Data Is Plural

... is a weekly newsletter of useful/curious datasets.

2024.10.23 edition

SBA disaster loans, US buildings, the cost of sustenance, German election results, and synthesizers.

SBA disaster loans. “Following a declared disaster,” the US Small Business Administration offers “disaster assistance in the form of low-interest, long-term disaster loans for damages not covered by insurance or other recoveries to businesses of all sizes, private nonprofit organizations, as well as homeowners and renters.” The SBA publishes anonymized data about each such loan in fiscal years 2000 to 2022, drawn directly from its Disaster Credit Management System. The records provide the relevant disaster declaration IDs, property type, ZIP code, city, county, state, verified losses (in real estate and in “content”), and approved loan amounts. Previously: SBA datasets the Paycheck Protection Program (DIP 2020.07.08) and the administration’s 7(a) and 504 loan programs (DIP 2023.01.11). [h/t Benjamin L. Collier et al.]

US buildings. “Leveraging high performance computing, remote sensing, geographic data science, machine learning, and computer vision,” Hsiuhan Lexie Yang et al., researchers at Oak Ridge National Laboratory, have “partnered with Federal Emergency Management Agency (FEMA) to build a baseline structure inventory covering the US and its territories to support disaster preparedness, response, and recovery.” The dataset and interactive map trace the outlines of 125 million buildings and, in many cases, contain the building’s address, occupancy class, usage type, height, elevation, and other attributes.
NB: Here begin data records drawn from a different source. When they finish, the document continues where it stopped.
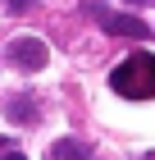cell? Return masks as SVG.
Here are the masks:
<instances>
[{
	"label": "cell",
	"instance_id": "obj_1",
	"mask_svg": "<svg viewBox=\"0 0 155 160\" xmlns=\"http://www.w3.org/2000/svg\"><path fill=\"white\" fill-rule=\"evenodd\" d=\"M109 87L123 101H155V55L151 50H132L123 64L109 69Z\"/></svg>",
	"mask_w": 155,
	"mask_h": 160
},
{
	"label": "cell",
	"instance_id": "obj_8",
	"mask_svg": "<svg viewBox=\"0 0 155 160\" xmlns=\"http://www.w3.org/2000/svg\"><path fill=\"white\" fill-rule=\"evenodd\" d=\"M128 5H137V9H142V5H155V0H128Z\"/></svg>",
	"mask_w": 155,
	"mask_h": 160
},
{
	"label": "cell",
	"instance_id": "obj_2",
	"mask_svg": "<svg viewBox=\"0 0 155 160\" xmlns=\"http://www.w3.org/2000/svg\"><path fill=\"white\" fill-rule=\"evenodd\" d=\"M82 9L91 14V18H96L100 28H105L109 37H151V28H146L142 18H137V14H114V9H105L100 0H87Z\"/></svg>",
	"mask_w": 155,
	"mask_h": 160
},
{
	"label": "cell",
	"instance_id": "obj_4",
	"mask_svg": "<svg viewBox=\"0 0 155 160\" xmlns=\"http://www.w3.org/2000/svg\"><path fill=\"white\" fill-rule=\"evenodd\" d=\"M46 160H96V156L87 151V142H78V137H60V142H50Z\"/></svg>",
	"mask_w": 155,
	"mask_h": 160
},
{
	"label": "cell",
	"instance_id": "obj_7",
	"mask_svg": "<svg viewBox=\"0 0 155 160\" xmlns=\"http://www.w3.org/2000/svg\"><path fill=\"white\" fill-rule=\"evenodd\" d=\"M0 160H27V156H18V151H9V156H0Z\"/></svg>",
	"mask_w": 155,
	"mask_h": 160
},
{
	"label": "cell",
	"instance_id": "obj_5",
	"mask_svg": "<svg viewBox=\"0 0 155 160\" xmlns=\"http://www.w3.org/2000/svg\"><path fill=\"white\" fill-rule=\"evenodd\" d=\"M5 114H9V123H36V96H14L9 105H5Z\"/></svg>",
	"mask_w": 155,
	"mask_h": 160
},
{
	"label": "cell",
	"instance_id": "obj_6",
	"mask_svg": "<svg viewBox=\"0 0 155 160\" xmlns=\"http://www.w3.org/2000/svg\"><path fill=\"white\" fill-rule=\"evenodd\" d=\"M9 14H27V9H36V0H0Z\"/></svg>",
	"mask_w": 155,
	"mask_h": 160
},
{
	"label": "cell",
	"instance_id": "obj_3",
	"mask_svg": "<svg viewBox=\"0 0 155 160\" xmlns=\"http://www.w3.org/2000/svg\"><path fill=\"white\" fill-rule=\"evenodd\" d=\"M9 60H14V69L36 73V69H46L50 50H46V41H41V37H18V41H9Z\"/></svg>",
	"mask_w": 155,
	"mask_h": 160
}]
</instances>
They also provide information about the imagery used to identify the structure.

The cost of sustenance. The UN World Food Programme’s Fill the Nutrient Gap initiative conducted a series of analyses in 2015 through 2021 to “calculate the costs of energy-sufficient and nutrient-adequate diets and the percentage of households that were unable to afford each diet.” In a recent paper, Zuzanna Turowska et al. describe the analyses’ methodology and share their results as a dataset. For each of the 37 countries analyzed, the dataset contains one row per geographic unit, timeframe, and type of household member; each row provides the cost and unaffordability estimates for that category.
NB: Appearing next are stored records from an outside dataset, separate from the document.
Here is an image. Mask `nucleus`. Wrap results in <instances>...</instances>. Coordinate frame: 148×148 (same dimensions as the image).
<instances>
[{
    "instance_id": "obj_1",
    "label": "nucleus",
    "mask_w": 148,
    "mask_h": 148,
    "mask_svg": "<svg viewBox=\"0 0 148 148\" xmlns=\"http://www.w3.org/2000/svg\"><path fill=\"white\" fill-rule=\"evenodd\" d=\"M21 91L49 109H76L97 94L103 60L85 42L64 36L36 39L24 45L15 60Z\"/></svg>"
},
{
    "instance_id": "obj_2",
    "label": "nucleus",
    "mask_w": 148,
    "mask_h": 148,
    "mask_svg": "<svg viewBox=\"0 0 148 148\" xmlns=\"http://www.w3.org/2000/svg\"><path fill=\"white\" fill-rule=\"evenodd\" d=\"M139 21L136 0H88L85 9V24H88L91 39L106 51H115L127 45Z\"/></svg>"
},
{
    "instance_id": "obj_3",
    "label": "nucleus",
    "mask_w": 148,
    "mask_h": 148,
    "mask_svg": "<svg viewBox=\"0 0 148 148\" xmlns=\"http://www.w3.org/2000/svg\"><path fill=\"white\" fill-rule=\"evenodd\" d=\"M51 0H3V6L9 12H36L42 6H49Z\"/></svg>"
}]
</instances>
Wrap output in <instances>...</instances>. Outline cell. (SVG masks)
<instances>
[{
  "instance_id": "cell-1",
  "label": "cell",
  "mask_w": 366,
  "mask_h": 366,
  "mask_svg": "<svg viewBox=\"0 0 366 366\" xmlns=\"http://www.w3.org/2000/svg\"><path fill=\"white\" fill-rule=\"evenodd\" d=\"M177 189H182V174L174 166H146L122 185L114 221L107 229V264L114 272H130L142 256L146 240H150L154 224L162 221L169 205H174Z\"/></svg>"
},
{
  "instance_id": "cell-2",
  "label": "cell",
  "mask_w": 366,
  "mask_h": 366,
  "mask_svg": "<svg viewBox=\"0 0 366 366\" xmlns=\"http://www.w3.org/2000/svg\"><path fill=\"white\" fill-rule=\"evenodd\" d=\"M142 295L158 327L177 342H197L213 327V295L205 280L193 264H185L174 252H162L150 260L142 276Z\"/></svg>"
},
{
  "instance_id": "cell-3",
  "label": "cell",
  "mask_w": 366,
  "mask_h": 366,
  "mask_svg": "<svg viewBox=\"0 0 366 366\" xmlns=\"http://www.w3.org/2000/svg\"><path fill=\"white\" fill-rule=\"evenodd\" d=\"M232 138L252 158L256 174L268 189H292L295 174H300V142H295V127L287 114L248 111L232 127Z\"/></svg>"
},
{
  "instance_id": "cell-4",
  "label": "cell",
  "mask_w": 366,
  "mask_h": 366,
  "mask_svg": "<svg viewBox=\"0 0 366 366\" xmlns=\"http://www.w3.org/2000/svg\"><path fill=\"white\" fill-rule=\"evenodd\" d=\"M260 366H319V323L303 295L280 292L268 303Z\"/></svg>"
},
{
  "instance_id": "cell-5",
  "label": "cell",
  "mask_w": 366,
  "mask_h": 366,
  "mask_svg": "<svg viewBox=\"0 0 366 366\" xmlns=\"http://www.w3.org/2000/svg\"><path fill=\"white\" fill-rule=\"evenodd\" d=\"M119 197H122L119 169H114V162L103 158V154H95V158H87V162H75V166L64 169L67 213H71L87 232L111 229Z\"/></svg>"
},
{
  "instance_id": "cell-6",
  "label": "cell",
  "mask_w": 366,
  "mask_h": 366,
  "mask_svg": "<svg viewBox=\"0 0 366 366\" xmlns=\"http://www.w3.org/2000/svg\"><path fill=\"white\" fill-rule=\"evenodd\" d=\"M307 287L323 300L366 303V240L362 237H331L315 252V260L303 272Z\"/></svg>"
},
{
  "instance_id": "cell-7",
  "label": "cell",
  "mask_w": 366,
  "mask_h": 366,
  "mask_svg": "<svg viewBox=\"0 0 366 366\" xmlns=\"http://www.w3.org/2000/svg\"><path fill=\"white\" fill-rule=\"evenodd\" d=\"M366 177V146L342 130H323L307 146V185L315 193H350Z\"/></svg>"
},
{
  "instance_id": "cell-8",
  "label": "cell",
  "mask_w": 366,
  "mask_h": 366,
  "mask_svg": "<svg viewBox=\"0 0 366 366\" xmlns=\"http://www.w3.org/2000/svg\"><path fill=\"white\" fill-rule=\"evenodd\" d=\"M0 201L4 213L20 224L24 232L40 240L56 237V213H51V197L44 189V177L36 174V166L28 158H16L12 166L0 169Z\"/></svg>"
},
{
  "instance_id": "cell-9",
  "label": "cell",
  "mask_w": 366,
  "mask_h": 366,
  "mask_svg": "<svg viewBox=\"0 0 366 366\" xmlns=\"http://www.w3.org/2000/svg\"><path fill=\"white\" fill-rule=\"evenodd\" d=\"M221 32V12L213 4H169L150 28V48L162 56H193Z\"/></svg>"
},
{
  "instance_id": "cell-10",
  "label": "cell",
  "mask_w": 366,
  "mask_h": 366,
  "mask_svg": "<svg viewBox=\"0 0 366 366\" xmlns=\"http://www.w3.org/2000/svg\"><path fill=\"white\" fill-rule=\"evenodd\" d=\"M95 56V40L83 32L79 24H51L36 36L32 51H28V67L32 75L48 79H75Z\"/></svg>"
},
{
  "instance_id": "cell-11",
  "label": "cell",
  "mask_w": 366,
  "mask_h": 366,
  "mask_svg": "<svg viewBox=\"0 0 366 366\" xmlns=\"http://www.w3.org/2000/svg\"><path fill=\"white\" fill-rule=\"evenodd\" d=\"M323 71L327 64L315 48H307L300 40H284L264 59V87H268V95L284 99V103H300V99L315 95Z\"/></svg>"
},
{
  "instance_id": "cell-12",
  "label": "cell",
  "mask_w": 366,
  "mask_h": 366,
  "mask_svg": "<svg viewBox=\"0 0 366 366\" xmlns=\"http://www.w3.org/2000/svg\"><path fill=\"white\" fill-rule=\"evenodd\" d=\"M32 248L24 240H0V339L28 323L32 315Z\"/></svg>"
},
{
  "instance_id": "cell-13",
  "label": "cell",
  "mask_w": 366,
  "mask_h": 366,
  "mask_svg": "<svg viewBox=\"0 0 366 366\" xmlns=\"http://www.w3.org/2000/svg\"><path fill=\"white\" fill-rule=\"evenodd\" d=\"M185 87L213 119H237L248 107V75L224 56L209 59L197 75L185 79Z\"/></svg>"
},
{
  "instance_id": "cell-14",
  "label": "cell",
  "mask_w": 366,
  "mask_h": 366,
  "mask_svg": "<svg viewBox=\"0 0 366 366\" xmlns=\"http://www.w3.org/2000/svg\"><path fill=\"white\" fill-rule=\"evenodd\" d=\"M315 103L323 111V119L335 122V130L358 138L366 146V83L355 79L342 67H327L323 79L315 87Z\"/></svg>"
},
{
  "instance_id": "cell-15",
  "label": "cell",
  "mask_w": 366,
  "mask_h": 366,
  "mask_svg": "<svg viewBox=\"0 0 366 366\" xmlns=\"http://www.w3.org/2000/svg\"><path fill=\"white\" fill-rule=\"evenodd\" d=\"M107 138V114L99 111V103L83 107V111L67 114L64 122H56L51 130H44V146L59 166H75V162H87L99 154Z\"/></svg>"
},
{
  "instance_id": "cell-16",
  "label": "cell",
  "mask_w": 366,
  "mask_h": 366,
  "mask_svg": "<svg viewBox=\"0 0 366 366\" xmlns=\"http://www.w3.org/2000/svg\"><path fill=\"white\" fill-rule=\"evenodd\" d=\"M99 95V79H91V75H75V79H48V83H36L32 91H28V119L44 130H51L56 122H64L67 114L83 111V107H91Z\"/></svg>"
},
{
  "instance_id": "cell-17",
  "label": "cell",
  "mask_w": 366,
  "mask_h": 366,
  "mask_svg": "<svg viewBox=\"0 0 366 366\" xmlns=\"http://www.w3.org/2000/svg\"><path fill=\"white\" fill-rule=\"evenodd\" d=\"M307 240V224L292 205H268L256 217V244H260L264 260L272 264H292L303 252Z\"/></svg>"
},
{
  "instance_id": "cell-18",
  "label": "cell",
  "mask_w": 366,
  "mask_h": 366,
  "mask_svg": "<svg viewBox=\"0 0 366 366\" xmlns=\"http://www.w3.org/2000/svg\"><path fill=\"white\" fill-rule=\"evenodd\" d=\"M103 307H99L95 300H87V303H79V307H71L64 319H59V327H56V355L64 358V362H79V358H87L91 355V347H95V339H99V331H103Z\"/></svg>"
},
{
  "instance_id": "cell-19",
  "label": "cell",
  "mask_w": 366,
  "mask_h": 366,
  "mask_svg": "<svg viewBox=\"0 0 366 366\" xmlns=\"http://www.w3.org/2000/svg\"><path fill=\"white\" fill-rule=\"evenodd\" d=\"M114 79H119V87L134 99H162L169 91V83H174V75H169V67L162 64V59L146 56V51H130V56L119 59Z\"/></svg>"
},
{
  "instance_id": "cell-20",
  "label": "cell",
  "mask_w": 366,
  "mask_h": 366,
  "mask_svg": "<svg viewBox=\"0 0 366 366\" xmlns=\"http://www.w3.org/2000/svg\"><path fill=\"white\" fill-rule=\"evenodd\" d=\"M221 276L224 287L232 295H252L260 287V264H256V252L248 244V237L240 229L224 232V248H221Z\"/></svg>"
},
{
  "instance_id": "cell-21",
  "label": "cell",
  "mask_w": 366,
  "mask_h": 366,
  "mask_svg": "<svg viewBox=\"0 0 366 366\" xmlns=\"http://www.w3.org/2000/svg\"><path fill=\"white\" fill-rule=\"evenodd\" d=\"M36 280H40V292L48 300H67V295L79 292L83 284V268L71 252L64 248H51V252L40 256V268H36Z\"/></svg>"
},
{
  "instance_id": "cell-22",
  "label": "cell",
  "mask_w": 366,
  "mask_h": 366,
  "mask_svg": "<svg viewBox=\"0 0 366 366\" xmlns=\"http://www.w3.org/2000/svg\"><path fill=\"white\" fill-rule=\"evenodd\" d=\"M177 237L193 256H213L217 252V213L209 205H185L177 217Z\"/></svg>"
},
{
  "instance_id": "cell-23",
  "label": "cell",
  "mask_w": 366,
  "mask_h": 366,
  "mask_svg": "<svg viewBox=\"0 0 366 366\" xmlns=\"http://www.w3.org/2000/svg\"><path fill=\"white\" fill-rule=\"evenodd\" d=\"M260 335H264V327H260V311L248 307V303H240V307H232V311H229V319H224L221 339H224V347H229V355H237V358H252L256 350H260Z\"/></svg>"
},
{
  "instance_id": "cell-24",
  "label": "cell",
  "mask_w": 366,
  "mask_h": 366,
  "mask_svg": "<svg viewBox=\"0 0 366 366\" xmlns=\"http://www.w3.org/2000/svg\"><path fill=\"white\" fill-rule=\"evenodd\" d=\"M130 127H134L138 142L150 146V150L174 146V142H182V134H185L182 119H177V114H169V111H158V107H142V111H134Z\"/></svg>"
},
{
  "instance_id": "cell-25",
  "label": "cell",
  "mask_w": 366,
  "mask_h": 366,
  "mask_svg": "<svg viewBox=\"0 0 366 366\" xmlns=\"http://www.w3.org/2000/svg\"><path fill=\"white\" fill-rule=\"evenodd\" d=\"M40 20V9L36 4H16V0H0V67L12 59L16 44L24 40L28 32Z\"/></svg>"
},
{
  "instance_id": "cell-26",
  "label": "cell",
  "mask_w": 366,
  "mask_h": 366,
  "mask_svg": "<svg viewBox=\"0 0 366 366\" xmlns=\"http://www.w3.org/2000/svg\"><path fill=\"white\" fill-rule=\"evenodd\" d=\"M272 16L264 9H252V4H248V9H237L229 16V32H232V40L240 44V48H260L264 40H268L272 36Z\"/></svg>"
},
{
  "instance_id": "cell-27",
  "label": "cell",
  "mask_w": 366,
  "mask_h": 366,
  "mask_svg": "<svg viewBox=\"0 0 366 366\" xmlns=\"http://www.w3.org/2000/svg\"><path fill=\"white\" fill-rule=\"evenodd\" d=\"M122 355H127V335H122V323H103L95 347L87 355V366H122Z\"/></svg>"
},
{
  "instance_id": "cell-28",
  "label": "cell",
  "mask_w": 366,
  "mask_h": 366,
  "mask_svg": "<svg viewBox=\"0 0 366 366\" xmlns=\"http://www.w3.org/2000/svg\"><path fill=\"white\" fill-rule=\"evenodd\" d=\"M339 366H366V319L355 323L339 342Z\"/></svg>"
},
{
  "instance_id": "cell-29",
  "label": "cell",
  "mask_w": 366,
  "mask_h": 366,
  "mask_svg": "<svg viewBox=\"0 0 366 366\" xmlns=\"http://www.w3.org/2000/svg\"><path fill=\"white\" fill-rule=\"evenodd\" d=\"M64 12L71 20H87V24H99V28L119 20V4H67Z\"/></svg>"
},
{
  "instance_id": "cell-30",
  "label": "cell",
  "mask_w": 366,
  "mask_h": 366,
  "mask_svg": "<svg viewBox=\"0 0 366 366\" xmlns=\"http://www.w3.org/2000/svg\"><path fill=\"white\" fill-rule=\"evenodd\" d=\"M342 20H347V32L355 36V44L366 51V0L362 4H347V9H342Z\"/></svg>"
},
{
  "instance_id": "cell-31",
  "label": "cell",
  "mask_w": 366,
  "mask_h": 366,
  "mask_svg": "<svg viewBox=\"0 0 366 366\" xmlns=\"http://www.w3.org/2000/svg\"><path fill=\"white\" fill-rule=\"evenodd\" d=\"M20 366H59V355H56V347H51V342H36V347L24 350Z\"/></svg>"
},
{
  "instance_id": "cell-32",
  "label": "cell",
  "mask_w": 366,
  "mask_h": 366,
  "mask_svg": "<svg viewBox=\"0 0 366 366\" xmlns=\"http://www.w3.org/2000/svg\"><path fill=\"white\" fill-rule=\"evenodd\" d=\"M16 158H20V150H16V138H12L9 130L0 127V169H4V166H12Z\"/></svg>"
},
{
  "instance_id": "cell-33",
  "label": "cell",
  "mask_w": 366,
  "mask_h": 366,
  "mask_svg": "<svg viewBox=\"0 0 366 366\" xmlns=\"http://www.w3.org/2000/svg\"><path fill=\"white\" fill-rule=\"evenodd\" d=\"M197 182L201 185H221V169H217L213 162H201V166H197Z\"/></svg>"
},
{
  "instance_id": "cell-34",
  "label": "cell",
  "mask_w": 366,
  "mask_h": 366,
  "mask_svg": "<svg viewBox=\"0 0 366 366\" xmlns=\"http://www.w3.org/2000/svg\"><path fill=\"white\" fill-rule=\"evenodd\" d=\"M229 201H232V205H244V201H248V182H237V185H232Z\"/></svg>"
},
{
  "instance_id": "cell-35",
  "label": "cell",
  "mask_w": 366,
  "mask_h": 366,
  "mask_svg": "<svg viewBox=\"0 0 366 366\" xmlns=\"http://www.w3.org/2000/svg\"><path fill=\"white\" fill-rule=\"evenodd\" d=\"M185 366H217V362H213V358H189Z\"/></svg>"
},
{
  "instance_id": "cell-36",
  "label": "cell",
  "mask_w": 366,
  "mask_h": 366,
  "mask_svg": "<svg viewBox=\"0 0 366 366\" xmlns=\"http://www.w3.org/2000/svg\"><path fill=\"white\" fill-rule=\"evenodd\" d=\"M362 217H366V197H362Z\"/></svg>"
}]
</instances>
German election results. GERDA, a new project by Vincent Heddesheimer et al., “provides a comprehensive dataset of local, state, and federal election results in Germany.” The results go back to 1953 for federal elections, to 1990 for local elections, and to 1996 for state elections. The files indicate each geographic unit’s number of eligible voters, actual voters, valid votes, invalid votes, and vote shares by party. The authors have also created “geographically harmonized datasets that account for changes in municipal boundaries and mail-in voting districts.”
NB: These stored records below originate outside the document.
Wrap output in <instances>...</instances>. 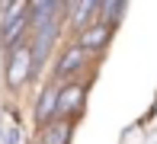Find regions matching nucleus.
I'll use <instances>...</instances> for the list:
<instances>
[{
  "instance_id": "obj_1",
  "label": "nucleus",
  "mask_w": 157,
  "mask_h": 144,
  "mask_svg": "<svg viewBox=\"0 0 157 144\" xmlns=\"http://www.w3.org/2000/svg\"><path fill=\"white\" fill-rule=\"evenodd\" d=\"M0 10L6 13L3 19V29H0V39H3L6 48H16L23 42V32L29 29V6L26 3H0Z\"/></svg>"
},
{
  "instance_id": "obj_2",
  "label": "nucleus",
  "mask_w": 157,
  "mask_h": 144,
  "mask_svg": "<svg viewBox=\"0 0 157 144\" xmlns=\"http://www.w3.org/2000/svg\"><path fill=\"white\" fill-rule=\"evenodd\" d=\"M29 70H32V48L19 42V45L10 51V67H6V80H10V86H23L26 77H29Z\"/></svg>"
},
{
  "instance_id": "obj_3",
  "label": "nucleus",
  "mask_w": 157,
  "mask_h": 144,
  "mask_svg": "<svg viewBox=\"0 0 157 144\" xmlns=\"http://www.w3.org/2000/svg\"><path fill=\"white\" fill-rule=\"evenodd\" d=\"M80 99H83V86L80 83H67L58 90V109H55V119H64L67 122V115H74L80 109Z\"/></svg>"
},
{
  "instance_id": "obj_4",
  "label": "nucleus",
  "mask_w": 157,
  "mask_h": 144,
  "mask_svg": "<svg viewBox=\"0 0 157 144\" xmlns=\"http://www.w3.org/2000/svg\"><path fill=\"white\" fill-rule=\"evenodd\" d=\"M58 90H61V86L52 83V86H45V93L39 96V103H35V122H39V125H45V122L55 119V109H58Z\"/></svg>"
},
{
  "instance_id": "obj_5",
  "label": "nucleus",
  "mask_w": 157,
  "mask_h": 144,
  "mask_svg": "<svg viewBox=\"0 0 157 144\" xmlns=\"http://www.w3.org/2000/svg\"><path fill=\"white\" fill-rule=\"evenodd\" d=\"M87 61V51H83L80 45H71V48H64V55L58 58V77H67V74H74L80 64Z\"/></svg>"
},
{
  "instance_id": "obj_6",
  "label": "nucleus",
  "mask_w": 157,
  "mask_h": 144,
  "mask_svg": "<svg viewBox=\"0 0 157 144\" xmlns=\"http://www.w3.org/2000/svg\"><path fill=\"white\" fill-rule=\"evenodd\" d=\"M109 39V26H87L83 29V35H80V48L83 51H93V48H99L103 45V42Z\"/></svg>"
},
{
  "instance_id": "obj_7",
  "label": "nucleus",
  "mask_w": 157,
  "mask_h": 144,
  "mask_svg": "<svg viewBox=\"0 0 157 144\" xmlns=\"http://www.w3.org/2000/svg\"><path fill=\"white\" fill-rule=\"evenodd\" d=\"M67 10H71V26H77V29L93 26V23H90V16L96 13V3H87V0H80V3H71Z\"/></svg>"
},
{
  "instance_id": "obj_8",
  "label": "nucleus",
  "mask_w": 157,
  "mask_h": 144,
  "mask_svg": "<svg viewBox=\"0 0 157 144\" xmlns=\"http://www.w3.org/2000/svg\"><path fill=\"white\" fill-rule=\"evenodd\" d=\"M67 135H71V125L64 119H55L45 128V144H67Z\"/></svg>"
}]
</instances>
Synths. Iftah Gabbai is building a dataset of “hardware synthesizers, samplers, and drum machines” produced since 1896, “compiled through a mix of automated and manual processes, combined with extensive research.” For each of the 2,300+ devices identified, the dataset indicates its name, brand, release year, years in production, device type (synth, sampler, et cetera), form factor, architecture, synth engine used, number of keys, key type, oscillator count, and more. Learn more: Gabbai’s introductory video. [h/t Stefan Bohacek]